If you’re traveling long haul with a baby, you might be a bit concerned about holding your little one for that 10-hour flight to Rome. Airlines usually have bassinets available, but they might face a number of limitations. Some will offer them on a first come, first served basis on the day of travel. Others will allow you to reserve a bassinet well before your flight. Some airlines might place restrictions as to how many bassinets are available per flight or where you can sit. Even the type of aircraft can determine if bassinets are allowed or not. If your airline does offer bassinets, you will want to reserve one in advance if you can. Bassinets aren’t always guaranteed so the earlier you make your request, the better. Again, since policies on bassinets vary from airline to airline, you’ll need to check with your specific carrier.
Just as you need identification to board a plane as an adult, a baby will also need a form of I.D. For domestic travel, you can get by with a birth certificate copy. For international travel, you’ll obviously need a passport for your child.
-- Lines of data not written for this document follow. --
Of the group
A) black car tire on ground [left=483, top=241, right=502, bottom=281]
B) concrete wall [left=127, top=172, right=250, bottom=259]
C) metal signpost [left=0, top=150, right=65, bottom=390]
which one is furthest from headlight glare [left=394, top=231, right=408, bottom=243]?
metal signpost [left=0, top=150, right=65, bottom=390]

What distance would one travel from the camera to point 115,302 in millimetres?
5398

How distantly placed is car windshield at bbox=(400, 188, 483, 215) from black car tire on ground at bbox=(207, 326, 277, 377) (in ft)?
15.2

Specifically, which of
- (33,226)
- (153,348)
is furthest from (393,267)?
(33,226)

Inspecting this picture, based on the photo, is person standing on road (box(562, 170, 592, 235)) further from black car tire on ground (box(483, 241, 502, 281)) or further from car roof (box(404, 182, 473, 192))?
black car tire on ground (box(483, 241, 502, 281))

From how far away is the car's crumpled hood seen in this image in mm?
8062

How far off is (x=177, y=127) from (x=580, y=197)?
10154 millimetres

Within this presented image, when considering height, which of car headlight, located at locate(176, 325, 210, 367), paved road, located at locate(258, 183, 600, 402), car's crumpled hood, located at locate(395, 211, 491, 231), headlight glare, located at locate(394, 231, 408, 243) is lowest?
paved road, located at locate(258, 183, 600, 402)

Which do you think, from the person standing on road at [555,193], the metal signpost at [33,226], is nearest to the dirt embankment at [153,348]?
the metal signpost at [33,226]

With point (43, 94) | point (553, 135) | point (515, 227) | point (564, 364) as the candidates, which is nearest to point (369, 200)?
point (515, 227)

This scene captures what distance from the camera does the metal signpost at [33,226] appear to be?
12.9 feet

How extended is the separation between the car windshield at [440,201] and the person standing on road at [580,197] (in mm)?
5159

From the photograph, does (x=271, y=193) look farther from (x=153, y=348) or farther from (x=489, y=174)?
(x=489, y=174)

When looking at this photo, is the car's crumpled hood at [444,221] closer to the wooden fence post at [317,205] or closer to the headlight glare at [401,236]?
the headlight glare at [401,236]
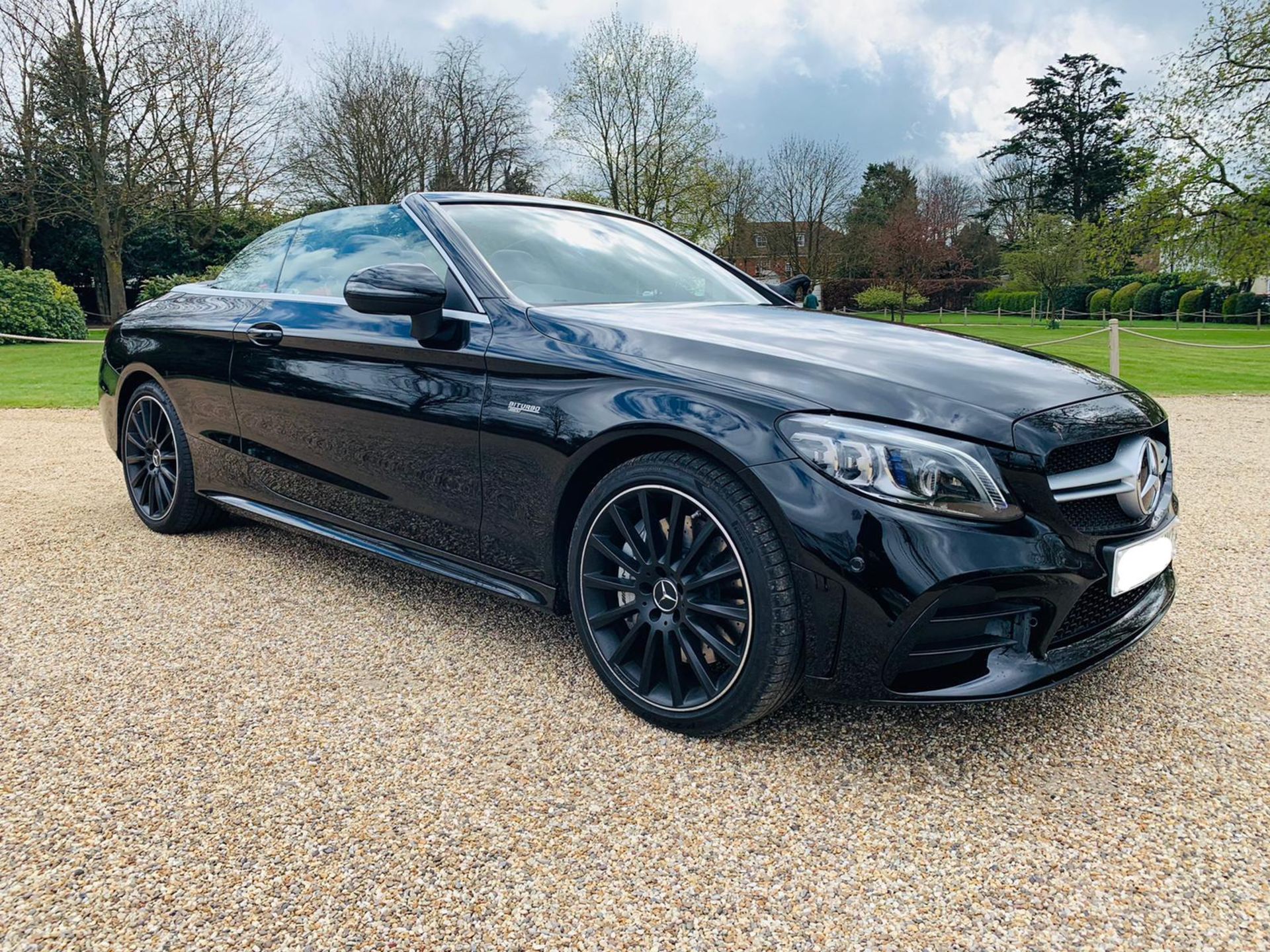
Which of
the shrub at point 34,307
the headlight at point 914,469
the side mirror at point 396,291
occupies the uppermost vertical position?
the shrub at point 34,307

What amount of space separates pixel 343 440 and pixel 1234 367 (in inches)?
736

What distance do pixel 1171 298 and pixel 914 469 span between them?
4855 cm

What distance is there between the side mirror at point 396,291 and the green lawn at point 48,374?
7788mm

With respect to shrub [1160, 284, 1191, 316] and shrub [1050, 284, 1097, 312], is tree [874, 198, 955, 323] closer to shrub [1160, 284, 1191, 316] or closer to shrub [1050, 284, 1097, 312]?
shrub [1050, 284, 1097, 312]

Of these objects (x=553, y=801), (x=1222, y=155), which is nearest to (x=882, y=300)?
(x=1222, y=155)

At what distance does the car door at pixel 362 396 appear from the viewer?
295 centimetres

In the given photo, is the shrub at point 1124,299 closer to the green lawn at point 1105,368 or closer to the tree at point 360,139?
the green lawn at point 1105,368

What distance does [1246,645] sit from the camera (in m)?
3.19

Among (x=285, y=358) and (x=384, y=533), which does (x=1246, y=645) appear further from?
(x=285, y=358)

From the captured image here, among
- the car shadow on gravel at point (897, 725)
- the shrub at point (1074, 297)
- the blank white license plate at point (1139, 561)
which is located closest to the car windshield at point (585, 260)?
the car shadow on gravel at point (897, 725)

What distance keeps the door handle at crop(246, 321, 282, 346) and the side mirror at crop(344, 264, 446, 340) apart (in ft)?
2.96

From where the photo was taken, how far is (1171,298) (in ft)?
141

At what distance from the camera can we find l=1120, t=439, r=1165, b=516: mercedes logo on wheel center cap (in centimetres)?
237

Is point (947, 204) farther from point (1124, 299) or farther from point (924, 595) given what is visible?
point (924, 595)
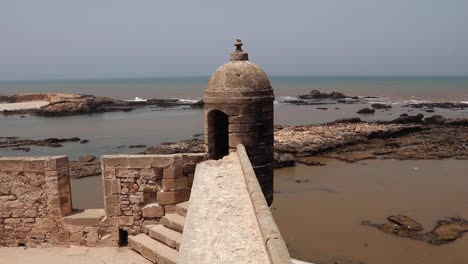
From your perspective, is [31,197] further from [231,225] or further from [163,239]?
[231,225]

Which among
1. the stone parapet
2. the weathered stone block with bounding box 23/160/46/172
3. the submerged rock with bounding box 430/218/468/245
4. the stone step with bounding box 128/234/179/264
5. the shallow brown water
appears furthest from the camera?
the submerged rock with bounding box 430/218/468/245

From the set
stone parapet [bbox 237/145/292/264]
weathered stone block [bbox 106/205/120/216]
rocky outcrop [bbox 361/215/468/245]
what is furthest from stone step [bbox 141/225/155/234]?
rocky outcrop [bbox 361/215/468/245]

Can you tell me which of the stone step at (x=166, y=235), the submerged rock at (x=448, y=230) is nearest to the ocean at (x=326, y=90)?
the submerged rock at (x=448, y=230)

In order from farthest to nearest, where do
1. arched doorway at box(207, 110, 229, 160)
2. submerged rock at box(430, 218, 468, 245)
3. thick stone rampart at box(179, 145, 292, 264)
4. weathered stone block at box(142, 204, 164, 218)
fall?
submerged rock at box(430, 218, 468, 245) → arched doorway at box(207, 110, 229, 160) → weathered stone block at box(142, 204, 164, 218) → thick stone rampart at box(179, 145, 292, 264)

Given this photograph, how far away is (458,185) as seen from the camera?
17500 millimetres

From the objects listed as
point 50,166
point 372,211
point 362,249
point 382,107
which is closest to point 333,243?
point 362,249

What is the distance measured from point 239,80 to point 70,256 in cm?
425

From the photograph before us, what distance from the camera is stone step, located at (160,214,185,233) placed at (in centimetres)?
687

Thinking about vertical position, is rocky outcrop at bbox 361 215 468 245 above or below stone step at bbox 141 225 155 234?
below

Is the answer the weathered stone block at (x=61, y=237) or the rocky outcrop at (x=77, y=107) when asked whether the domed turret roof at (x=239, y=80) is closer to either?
the weathered stone block at (x=61, y=237)

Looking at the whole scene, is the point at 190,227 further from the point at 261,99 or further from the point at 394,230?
the point at 394,230

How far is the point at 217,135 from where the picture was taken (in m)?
8.97

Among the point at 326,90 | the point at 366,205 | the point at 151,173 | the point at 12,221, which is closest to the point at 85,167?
the point at 12,221

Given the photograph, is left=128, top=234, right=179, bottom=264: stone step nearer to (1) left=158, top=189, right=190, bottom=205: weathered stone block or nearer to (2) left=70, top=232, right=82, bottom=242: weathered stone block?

While you might not always have to show your little one’s birth certificate copy, it’s always better to have it with you than not.
Airport security can be pretty strenuous on adults so the thought of going through the whole process with a baby can seem absolutely painful. Parents, however, won’t have to part with their young child to get through security. Infants can be carried through the metal detector with a parent or guardian. You will have to take them out of a stroller and run the stroller through the X-ray. In terms of breast milk, formula and juice, you will want to have these items separated from your carry-on to be screened (these items aren’t subject to liquid limits).
Car Seats and Strollers
Most parents want to bring a car seat and a stroller when they travel. However, the thought of lugging these items through the airport doesn’t always sound appealing. Airlines as a whole allow parents to check their car seats and strollers without paying an extra baggage fee. In general, an airline allows one stroller and one car seat per child traveling with you. If you want to keep these items with you, you are also permitted to gate check a stroller or a car seat. If you’re in need of a little extra space in your luggage, you can buy bags to hold your strollers and car seats for air travel and toss in any extra items in those bags that you might need. Should you decide to bring a car seat on the plane for your baby in the event that you bought them a seat, it will need to be labeled clearly that it is approved for air travel.
Traveling with a baby takes a bit more work, but if you know the rules and regulations, you hopefully won’t find yourself crying like your baby on your flight.
Have you flown with an infant or toddler? What other tips would you add to the list?